I would love to see an eventing mule!


----------



## luvlongears

allboutjess said:


> I would love to see an eventing mule!


Every year during the week of Memorial Day, in Bishop, Ca. they have Mule Days. If you want to see mules in action, that is the place to go. They race, run barrels, rope, sort, jumping, dressage, all the typical english and western, trail, halter, chariot racing, chariot roping, chariot barrels, log skidding, pulling, **** jumping.....you name it, they have it. It is the largest mule show in the western U.S.


----------



## gypsygirl

has anyone found out if mules are allowed to event in the US ?

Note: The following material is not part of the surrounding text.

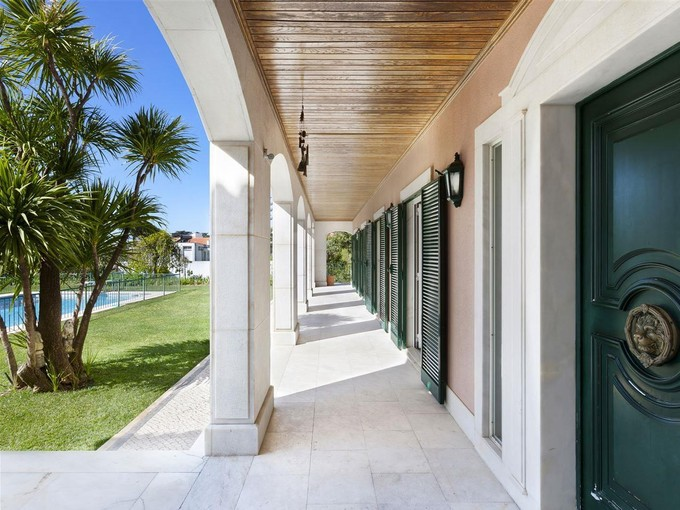 Частный односемейный дом for sales at Detached house, 5 bedrooms, for Sale Parede, Cascais, Лиссабон Португалия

ETA i found an article from 2010 saying they could not. in the USEF rule book it talked about how mules can do combined driving [i think] and dressage except in championships but said nothing about eventing.


----------



## NBEventer

I believe Allison Finch said they can? I know they can for sure in Canada, don't know about the US though.


----------



## SMMJessee

It is a stated fact that mules are better jumpers the horses.
Have you ever heard of **** jumping??

Or mule nelly jumped our six foot fence....FROM A STANDSTILL
i am not trying to sound rude so im sorry if i do but i kinda "specialize" in mules and it gets a litle annoying because people think mules are only for packing, mules do :
Show jumping

raceing

Western pleasure/ showmanship

Dressage

barrels

trail 

Mules do everything  it is not a bad idea at all


----------



## SMMJessee

oh also mules are allowed in horse shows in canada, i ride a 17 hand show mule ( you all know QH and paints when they do wester pleasure ya my mule has the slow broken leg looking lope with its head low and REALLY slow.)
and i ride him in all the horse shows and it make me feel good when at first they give my snobby looks and then i kick their butt on a mule.
Mules are just as good as horses and better


----------



## Mercy

I would LOVE to have a mule, but there are none for sale in my area that are cheap enough!


----------



## EmilyJoy

Umm... Wait. Talking about mules, about buying a mule... But no pictures? Are we going crazy? No pictures????  hint, hint..


----------



## NBEventer

I thought I had posted pics lol. I will post some tonight if I remember


----------



## wetrain17

Yes, pictures are a must.


----------



## NBEventer

Meet Dobby!


----------



## TheLauren

I just died of the cute overload. I love mules.


----------



## Endiku

what a cutie patootie! You're going to have fun finding an eventing saddle that fits him though...maybe a special made mule saddle?


----------



## Golden Horse

CUTE, and double cute, if I had space I would be going to look this little girl


----------



## NBEventer

Endiku said:


> what a cutie patootie! You're going to have fun finding an eventing saddle that fits him though...maybe a special made mule saddle?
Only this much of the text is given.